__EXERCISE OBJECTIVE__.
Render the stretch from the line containing "This visual record" through the line containing "342 centimetres", both ends included, as a numbered list with blank lines left out. Do not include any other rows.

__Items drawn from a data source__.
↓
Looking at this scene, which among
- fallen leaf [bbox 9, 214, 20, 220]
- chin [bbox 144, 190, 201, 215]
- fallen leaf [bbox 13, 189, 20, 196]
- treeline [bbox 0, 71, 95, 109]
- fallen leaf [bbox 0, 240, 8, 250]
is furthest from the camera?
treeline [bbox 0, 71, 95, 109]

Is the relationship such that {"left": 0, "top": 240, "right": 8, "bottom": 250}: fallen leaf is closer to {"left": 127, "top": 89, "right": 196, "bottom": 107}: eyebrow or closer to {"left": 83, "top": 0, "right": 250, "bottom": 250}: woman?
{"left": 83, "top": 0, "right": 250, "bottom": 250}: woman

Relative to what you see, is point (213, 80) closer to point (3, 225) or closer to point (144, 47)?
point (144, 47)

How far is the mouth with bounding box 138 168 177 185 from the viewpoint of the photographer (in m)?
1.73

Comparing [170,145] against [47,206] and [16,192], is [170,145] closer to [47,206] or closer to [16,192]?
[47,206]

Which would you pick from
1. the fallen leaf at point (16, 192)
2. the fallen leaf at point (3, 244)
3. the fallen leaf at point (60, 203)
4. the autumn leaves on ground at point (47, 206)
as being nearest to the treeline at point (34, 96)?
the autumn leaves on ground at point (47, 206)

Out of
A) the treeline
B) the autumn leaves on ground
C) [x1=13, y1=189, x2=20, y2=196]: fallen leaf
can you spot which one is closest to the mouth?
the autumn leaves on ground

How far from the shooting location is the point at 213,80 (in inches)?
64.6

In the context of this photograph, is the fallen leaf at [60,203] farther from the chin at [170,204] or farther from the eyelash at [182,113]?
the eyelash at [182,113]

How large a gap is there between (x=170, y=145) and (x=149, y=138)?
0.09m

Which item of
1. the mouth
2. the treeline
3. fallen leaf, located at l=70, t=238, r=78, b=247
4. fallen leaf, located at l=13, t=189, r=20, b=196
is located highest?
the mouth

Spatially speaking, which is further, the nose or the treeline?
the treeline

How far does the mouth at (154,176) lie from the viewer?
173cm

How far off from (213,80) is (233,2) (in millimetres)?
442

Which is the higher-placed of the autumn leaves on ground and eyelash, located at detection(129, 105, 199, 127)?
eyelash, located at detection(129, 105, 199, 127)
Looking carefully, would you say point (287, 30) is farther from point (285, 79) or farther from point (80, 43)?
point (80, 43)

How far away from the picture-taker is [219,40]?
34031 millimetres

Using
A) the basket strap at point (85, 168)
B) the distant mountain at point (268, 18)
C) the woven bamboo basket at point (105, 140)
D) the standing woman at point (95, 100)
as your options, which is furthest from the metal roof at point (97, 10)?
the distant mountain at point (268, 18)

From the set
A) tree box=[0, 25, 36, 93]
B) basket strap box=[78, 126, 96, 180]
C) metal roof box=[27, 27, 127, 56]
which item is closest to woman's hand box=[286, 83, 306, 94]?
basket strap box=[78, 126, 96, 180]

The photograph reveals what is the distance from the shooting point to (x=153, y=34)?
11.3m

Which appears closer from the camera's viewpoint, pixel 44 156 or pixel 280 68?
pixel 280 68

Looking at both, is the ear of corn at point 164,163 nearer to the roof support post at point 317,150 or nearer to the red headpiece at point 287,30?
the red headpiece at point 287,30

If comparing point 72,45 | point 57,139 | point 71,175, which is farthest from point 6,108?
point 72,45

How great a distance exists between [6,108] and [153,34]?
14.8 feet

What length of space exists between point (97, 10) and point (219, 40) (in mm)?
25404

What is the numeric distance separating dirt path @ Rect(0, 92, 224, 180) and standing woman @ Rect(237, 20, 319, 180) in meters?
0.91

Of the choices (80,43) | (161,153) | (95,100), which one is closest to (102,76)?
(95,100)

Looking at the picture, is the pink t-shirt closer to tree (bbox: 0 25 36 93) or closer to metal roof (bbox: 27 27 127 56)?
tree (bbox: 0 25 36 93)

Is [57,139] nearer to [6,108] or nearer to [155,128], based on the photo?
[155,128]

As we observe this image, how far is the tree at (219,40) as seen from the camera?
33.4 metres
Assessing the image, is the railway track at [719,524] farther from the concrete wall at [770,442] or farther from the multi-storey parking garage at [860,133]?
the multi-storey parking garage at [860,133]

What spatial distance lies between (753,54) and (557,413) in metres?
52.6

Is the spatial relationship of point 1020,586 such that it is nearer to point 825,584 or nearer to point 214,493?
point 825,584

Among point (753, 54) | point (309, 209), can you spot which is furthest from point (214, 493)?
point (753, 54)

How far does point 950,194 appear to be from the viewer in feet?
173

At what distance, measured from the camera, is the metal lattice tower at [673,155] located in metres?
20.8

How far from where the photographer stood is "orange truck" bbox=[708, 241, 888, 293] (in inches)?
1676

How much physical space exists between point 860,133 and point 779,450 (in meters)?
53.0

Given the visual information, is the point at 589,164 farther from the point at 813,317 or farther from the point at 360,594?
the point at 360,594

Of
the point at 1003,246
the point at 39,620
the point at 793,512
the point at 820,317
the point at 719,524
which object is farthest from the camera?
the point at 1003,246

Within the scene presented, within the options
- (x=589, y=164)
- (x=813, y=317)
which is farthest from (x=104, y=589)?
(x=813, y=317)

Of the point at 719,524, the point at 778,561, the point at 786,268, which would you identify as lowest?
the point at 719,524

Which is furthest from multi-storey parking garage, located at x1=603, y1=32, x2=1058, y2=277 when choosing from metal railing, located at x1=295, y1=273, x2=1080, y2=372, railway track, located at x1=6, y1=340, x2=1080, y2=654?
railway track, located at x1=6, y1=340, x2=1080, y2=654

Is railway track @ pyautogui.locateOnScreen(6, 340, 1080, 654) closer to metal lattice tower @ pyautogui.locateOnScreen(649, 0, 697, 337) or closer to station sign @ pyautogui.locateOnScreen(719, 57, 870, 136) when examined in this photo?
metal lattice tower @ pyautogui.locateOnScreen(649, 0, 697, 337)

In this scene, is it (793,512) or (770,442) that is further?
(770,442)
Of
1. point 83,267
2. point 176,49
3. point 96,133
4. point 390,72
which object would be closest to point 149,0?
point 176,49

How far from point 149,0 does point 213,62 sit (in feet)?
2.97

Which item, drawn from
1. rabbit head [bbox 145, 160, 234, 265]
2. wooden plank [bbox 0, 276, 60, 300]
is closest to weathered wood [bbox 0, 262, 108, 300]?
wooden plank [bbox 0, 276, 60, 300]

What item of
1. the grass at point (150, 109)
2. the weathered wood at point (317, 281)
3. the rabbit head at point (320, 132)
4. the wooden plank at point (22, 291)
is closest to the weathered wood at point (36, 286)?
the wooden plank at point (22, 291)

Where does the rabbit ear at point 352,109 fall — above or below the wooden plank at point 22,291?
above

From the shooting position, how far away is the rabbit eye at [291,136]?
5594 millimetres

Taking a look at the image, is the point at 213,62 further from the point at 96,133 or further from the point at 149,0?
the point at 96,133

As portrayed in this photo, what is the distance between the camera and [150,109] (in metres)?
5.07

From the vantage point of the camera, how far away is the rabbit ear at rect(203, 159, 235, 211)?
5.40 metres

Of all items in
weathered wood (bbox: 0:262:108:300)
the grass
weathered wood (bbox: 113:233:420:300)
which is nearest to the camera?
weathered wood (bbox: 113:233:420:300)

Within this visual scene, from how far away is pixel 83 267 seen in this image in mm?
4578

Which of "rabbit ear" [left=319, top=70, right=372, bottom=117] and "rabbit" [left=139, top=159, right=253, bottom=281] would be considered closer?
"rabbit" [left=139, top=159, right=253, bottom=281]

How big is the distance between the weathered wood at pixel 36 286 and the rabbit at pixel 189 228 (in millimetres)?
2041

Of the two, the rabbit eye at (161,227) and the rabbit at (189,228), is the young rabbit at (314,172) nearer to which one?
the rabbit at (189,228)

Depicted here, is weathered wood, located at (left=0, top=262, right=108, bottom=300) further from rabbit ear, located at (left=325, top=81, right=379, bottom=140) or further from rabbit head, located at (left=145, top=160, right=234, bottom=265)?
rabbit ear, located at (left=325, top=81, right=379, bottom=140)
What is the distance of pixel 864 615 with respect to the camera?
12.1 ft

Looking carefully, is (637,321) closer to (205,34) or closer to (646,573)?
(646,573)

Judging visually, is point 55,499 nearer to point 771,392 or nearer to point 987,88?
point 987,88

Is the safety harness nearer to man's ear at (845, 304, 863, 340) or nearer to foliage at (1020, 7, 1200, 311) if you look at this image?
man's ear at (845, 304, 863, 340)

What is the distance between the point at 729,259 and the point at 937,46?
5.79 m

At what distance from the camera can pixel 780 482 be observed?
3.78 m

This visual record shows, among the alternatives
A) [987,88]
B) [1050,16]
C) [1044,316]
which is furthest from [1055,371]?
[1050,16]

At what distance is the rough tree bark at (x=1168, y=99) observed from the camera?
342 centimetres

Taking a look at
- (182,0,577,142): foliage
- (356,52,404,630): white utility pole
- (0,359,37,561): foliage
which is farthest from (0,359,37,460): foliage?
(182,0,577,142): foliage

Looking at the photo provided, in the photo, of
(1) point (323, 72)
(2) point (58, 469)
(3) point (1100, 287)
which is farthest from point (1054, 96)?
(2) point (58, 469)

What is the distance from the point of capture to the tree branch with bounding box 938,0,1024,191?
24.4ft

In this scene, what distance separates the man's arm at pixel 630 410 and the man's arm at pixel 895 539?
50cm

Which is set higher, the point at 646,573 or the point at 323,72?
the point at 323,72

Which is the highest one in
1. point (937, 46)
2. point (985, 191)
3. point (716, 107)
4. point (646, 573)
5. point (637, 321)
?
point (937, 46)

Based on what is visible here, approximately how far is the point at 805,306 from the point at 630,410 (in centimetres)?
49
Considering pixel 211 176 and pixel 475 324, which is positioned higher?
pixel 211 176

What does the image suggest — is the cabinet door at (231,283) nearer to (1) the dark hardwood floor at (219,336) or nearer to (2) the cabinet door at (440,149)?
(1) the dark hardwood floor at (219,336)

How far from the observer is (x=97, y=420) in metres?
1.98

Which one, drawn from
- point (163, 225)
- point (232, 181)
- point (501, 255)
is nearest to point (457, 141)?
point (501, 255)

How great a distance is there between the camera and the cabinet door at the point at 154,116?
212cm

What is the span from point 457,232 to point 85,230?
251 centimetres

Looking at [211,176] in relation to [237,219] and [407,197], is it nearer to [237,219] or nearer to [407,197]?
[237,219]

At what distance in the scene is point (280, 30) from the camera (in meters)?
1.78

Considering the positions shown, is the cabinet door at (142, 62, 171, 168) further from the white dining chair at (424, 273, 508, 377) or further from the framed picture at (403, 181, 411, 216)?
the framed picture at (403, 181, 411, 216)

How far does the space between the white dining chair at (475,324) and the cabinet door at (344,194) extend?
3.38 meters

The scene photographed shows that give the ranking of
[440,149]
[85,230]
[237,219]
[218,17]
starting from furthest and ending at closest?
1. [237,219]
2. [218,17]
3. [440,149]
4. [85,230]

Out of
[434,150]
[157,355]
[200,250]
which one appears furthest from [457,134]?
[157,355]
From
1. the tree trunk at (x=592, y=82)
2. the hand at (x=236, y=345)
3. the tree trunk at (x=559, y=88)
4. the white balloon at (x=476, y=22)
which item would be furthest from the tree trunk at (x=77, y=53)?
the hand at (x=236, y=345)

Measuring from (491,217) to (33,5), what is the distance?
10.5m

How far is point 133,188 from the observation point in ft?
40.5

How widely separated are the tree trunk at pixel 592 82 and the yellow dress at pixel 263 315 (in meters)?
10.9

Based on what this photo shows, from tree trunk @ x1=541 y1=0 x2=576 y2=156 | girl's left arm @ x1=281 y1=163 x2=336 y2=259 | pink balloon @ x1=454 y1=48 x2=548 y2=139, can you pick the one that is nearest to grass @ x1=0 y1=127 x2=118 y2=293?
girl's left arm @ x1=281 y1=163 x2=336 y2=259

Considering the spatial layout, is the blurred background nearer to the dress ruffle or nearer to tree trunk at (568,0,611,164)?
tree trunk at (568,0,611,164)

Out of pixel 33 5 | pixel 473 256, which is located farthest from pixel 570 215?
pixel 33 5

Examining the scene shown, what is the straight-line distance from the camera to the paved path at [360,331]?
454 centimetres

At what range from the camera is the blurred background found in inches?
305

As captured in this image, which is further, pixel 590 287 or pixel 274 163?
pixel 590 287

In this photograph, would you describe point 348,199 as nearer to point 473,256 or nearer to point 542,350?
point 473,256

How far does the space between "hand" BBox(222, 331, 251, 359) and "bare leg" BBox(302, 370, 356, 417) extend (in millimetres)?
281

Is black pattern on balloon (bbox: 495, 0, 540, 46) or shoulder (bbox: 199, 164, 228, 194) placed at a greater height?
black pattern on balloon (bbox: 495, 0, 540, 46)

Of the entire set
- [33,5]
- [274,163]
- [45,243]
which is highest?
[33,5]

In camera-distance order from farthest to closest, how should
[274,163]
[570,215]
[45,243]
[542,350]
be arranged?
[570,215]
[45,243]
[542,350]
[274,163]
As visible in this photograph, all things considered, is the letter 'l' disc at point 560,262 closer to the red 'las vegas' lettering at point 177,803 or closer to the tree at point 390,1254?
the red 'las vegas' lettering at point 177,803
↑
__RESULT OF THE EXERCISE__.
1. This visual record shows, among the alternatives
2. A) [987,88]
3. B) [1050,16]
4. C) [1044,316]
5. which is furthest from [1055,371]?
6. [1050,16]
7. At what distance is the rough tree bark at (x=1168, y=99) observed from the camera?
8. 342 centimetres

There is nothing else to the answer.